- TASK DIRECTIONS: Isolate every line in the records below with "charset" in it.

- INPUT FOR THIS TASK:
^^^^

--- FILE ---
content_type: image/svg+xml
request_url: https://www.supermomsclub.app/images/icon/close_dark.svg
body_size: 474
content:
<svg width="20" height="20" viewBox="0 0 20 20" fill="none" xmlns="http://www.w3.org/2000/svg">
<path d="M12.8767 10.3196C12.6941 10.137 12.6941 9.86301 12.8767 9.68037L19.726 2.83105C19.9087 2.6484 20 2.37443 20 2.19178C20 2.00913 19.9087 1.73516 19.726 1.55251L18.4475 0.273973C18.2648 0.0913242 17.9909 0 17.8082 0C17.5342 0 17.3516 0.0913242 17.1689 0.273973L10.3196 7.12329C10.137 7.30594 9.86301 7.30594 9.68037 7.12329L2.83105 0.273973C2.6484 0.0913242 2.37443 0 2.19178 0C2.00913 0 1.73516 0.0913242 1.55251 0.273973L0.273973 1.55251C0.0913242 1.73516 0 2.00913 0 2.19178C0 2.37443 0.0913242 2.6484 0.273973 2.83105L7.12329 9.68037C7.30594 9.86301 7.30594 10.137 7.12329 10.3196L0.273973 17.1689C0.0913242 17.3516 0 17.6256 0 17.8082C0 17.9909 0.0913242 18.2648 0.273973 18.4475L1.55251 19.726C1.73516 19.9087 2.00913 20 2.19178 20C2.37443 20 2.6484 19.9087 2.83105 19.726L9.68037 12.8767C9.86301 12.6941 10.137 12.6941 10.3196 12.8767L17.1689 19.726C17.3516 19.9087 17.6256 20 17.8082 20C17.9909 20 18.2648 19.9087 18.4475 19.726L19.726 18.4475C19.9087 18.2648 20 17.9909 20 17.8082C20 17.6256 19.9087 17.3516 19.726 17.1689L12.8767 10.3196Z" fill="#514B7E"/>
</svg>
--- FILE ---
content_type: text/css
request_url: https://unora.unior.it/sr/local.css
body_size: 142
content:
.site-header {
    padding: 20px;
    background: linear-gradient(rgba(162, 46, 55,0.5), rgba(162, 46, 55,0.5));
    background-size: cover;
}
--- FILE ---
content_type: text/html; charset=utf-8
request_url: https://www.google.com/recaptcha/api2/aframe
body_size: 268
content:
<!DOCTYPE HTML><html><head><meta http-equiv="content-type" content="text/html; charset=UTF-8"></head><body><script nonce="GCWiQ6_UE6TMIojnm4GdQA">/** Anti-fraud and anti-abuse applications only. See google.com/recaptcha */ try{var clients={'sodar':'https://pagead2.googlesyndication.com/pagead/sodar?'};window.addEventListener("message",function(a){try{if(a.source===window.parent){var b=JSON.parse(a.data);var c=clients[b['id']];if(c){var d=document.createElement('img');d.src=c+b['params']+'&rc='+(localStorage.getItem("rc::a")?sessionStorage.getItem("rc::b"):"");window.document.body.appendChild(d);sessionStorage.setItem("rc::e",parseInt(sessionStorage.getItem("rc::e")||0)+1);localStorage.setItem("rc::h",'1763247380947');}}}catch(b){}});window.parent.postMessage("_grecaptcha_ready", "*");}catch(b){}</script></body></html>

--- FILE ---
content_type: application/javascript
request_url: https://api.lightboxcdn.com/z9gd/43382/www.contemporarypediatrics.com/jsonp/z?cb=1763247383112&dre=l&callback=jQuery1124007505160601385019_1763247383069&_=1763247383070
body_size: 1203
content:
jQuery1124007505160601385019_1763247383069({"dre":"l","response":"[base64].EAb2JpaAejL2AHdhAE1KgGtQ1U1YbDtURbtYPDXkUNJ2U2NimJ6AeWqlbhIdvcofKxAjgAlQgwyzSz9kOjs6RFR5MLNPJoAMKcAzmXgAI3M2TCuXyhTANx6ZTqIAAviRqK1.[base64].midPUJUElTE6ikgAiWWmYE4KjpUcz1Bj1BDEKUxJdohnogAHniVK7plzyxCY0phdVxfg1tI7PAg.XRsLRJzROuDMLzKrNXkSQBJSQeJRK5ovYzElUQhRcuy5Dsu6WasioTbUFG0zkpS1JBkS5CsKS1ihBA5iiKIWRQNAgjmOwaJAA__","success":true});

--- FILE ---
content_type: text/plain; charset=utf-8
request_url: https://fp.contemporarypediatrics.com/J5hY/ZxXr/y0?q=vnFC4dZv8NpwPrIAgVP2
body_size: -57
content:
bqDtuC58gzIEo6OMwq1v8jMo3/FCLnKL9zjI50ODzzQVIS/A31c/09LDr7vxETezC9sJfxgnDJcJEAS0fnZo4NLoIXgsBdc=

^^^^

- WRITTEN SOLUTION:
content_type: text/html; charset=utf-8
<!DOCTYPE HTML><html><head><meta http-equiv="content-type" content="text/html; charset=UTF-8"></head><body><script nonce="GCWiQ6_UE6TMIojnm4GdQA">/** Anti-fraud and anti-abuse applications only. See google.com/recaptcha */ try{var clients={'sodar':'https://pagead2.googlesyndication.com/pagead/sodar?'};window.addEventListener("message",function(a){try{if(a.source===window.parent){var b=JSON.parse(a.data);var c=clients[b['id']];if(c){var d=document.createElement('img');d.src=c+b['params']+'&rc='+(localStorage.getItem("rc::a")?sessionStorage.getItem("rc::b"):"");window.document.body.appendChild(d);sessionStorage.setItem("rc::e",parseInt(sessionStorage.getItem("rc::e")||0)+1);localStorage.setItem("rc::h",'1763247380947');}}}catch(b){}});window.parent.postMessage("_grecaptcha_ready", "*");}catch(b){}</script></body></html>
content_type: text/plain; charset=utf-8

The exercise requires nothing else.